_Given task_. Pull out each line of the records that contains the string "instances" and copy those lines in full.

_Records shown_.
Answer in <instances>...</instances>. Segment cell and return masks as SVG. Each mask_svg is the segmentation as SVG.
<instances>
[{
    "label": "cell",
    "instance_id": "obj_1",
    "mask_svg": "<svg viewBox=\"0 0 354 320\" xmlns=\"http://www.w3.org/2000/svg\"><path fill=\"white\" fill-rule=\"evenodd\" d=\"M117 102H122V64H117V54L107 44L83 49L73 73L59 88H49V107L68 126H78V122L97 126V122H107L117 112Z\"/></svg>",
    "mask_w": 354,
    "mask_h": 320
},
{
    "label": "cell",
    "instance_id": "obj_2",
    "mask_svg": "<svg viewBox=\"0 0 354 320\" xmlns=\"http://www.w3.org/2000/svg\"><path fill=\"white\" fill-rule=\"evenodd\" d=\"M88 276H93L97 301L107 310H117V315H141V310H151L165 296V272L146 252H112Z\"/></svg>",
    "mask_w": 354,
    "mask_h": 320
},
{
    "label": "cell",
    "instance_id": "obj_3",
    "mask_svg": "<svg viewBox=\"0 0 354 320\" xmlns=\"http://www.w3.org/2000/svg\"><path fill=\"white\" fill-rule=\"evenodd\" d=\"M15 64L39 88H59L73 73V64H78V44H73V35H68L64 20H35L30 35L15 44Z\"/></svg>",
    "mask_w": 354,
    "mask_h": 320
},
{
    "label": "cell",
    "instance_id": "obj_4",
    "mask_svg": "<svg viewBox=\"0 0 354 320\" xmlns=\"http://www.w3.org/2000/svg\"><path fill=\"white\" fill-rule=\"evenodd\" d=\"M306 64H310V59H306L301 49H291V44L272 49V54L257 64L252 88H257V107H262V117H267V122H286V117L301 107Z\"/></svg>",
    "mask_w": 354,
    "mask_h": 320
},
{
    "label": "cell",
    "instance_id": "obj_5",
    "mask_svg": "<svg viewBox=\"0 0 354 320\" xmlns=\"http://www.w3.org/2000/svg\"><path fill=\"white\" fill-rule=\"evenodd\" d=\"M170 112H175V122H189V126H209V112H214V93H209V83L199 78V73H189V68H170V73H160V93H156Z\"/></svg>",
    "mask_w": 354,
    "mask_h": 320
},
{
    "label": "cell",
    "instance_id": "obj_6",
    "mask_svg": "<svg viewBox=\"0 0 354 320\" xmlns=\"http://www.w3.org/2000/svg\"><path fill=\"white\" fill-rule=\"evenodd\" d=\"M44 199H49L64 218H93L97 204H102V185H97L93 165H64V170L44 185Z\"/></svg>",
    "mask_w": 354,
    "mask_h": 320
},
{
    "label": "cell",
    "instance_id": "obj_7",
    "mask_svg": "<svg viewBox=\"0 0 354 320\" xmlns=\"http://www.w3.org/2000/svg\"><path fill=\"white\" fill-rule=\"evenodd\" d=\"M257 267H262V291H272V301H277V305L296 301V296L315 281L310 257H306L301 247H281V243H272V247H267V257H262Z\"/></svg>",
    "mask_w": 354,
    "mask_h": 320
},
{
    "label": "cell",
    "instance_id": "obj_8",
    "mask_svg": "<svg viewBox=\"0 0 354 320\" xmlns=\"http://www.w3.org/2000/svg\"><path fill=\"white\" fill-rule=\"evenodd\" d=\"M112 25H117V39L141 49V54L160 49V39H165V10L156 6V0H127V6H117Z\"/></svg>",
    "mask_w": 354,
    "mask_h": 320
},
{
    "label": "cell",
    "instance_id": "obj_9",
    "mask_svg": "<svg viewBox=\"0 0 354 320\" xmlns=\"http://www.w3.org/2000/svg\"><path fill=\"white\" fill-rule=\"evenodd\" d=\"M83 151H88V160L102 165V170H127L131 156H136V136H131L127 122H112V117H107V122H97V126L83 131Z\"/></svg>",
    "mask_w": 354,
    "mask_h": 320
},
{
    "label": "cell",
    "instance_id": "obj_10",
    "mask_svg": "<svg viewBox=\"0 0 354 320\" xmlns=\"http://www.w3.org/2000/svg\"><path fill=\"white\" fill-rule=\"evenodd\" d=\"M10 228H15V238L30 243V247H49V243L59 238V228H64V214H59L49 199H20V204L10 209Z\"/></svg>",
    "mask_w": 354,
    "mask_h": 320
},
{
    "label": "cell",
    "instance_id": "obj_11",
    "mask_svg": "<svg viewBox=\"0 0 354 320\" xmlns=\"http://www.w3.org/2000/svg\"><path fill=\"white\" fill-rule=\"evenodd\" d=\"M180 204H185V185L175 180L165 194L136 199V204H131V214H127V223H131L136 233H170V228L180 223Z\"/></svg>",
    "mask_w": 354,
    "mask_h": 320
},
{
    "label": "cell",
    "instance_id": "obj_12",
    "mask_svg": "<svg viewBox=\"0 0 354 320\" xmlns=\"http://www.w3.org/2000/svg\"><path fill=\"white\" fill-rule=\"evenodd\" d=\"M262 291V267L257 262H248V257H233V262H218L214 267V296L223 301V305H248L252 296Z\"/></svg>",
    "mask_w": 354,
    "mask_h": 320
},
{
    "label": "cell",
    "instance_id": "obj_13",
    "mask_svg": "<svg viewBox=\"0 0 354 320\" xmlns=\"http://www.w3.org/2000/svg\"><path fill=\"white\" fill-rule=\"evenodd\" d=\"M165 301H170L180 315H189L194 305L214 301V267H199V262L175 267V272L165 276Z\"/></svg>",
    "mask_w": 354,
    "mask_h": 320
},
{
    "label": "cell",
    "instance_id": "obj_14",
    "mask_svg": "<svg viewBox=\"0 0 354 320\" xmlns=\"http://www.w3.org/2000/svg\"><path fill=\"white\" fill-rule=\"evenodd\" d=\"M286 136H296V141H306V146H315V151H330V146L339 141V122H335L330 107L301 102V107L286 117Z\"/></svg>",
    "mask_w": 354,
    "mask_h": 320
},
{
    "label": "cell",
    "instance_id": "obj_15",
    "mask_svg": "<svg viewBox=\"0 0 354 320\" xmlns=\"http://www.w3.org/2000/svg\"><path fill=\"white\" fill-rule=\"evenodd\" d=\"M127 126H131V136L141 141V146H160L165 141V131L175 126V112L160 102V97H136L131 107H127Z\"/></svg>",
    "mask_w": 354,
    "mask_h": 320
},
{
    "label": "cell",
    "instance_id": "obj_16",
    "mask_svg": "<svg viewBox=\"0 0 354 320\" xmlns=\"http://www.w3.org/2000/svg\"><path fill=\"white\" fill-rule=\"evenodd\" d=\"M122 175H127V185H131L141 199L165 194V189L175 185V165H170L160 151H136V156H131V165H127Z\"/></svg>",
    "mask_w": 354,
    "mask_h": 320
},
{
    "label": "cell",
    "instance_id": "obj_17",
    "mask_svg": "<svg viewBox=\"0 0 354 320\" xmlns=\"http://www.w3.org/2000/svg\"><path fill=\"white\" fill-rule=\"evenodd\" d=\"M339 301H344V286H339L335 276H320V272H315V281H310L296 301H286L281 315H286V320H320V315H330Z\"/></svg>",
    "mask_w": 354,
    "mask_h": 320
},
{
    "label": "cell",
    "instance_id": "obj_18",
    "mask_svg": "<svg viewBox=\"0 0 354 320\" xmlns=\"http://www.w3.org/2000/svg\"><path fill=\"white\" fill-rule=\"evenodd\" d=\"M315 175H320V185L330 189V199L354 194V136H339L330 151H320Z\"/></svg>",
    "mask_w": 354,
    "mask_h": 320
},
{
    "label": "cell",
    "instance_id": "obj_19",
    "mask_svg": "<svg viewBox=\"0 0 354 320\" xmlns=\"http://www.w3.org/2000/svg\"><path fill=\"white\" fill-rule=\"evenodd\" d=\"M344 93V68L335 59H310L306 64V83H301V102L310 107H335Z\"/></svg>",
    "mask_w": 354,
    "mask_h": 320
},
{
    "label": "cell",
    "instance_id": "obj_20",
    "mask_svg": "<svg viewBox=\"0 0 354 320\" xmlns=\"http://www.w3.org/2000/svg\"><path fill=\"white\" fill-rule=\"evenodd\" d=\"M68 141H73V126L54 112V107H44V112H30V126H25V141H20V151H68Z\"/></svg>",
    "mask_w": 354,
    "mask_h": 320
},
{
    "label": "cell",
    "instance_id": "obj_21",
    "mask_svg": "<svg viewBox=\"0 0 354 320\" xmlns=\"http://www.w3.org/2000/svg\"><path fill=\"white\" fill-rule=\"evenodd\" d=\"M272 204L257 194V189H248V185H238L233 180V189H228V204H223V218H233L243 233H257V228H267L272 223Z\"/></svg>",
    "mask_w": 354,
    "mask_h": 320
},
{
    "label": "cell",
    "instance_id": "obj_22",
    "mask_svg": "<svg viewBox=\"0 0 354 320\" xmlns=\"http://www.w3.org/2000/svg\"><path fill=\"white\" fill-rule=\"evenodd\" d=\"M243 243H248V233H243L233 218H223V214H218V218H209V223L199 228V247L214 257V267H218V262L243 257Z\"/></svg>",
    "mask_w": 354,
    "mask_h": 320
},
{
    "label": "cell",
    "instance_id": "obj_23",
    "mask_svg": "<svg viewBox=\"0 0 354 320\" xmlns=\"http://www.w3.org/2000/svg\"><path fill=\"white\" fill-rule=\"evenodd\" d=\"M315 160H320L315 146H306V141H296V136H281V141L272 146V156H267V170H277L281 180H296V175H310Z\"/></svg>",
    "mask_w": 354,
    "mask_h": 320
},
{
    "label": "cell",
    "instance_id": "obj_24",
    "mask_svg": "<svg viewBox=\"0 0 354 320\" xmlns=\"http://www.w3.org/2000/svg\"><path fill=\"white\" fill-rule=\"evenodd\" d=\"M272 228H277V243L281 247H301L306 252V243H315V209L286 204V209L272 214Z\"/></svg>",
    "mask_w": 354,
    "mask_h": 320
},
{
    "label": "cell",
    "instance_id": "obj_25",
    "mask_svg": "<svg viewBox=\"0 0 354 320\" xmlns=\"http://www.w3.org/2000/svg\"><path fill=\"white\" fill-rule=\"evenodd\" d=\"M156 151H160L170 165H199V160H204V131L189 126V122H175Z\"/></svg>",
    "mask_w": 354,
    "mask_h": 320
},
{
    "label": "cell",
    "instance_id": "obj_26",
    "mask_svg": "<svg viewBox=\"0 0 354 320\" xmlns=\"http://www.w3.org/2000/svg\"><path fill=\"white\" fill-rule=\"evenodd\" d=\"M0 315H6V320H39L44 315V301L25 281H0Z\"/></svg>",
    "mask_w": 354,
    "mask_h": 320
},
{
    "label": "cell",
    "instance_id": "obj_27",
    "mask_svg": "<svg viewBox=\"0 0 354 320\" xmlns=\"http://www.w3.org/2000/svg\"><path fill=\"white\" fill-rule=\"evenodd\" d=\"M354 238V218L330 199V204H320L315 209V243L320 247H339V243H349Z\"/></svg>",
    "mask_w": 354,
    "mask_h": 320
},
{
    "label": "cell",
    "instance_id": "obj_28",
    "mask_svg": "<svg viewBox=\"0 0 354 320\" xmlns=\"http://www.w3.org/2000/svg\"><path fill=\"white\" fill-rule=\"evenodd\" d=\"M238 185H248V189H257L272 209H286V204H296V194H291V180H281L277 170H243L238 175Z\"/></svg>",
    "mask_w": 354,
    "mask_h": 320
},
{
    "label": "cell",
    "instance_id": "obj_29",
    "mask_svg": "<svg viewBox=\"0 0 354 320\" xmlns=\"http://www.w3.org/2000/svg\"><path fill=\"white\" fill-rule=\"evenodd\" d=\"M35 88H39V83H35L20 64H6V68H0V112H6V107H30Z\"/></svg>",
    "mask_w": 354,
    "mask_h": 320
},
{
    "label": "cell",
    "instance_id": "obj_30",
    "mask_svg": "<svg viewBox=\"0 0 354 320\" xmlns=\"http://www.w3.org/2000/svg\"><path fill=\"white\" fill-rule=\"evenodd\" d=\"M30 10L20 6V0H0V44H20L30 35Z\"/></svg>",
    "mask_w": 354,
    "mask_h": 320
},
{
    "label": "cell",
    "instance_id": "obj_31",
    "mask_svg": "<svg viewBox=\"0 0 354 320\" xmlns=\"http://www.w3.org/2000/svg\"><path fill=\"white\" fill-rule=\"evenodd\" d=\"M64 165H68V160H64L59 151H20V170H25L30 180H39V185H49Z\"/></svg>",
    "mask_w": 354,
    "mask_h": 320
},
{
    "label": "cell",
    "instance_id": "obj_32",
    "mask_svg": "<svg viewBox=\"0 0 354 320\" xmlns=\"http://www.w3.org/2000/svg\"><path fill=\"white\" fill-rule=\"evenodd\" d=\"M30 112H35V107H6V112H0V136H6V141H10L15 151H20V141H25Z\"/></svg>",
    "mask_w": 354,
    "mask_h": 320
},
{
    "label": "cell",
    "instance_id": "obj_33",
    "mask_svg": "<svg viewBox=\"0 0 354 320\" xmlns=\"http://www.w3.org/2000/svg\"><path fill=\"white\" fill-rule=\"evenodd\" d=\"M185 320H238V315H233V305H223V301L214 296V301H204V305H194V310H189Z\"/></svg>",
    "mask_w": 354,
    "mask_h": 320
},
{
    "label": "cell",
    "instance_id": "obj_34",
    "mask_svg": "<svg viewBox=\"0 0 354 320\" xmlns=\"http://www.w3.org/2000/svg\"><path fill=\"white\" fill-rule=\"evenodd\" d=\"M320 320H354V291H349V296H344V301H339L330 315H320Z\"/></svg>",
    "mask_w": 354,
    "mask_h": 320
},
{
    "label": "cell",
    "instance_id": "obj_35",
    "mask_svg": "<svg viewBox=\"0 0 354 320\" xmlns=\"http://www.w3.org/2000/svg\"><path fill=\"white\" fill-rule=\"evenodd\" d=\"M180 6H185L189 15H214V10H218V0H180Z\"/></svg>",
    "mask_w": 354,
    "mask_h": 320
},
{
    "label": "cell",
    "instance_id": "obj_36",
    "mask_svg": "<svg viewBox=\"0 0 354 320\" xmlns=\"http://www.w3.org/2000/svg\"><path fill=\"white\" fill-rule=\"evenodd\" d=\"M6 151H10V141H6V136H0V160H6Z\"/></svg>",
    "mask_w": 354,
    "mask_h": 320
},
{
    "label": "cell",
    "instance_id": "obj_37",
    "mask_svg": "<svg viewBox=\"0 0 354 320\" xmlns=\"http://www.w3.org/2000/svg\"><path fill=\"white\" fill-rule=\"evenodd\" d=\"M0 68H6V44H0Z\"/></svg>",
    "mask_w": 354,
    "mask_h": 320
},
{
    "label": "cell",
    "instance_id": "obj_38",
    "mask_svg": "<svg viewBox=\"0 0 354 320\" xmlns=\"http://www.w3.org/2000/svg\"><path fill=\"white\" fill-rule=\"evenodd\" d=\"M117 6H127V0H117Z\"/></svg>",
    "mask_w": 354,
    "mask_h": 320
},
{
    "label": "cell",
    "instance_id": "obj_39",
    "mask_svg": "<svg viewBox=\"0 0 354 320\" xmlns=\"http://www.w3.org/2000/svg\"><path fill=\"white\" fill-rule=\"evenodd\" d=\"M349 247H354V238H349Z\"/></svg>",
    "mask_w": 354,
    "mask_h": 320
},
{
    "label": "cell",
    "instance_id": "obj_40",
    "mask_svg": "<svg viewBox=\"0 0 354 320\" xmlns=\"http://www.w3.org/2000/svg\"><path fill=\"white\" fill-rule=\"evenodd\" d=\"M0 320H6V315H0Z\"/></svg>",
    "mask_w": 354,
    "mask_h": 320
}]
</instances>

_Full solution_.
Answer in <instances>...</instances>. Segment cell and return masks as SVG. Each mask_svg is the segmentation as SVG.
<instances>
</instances>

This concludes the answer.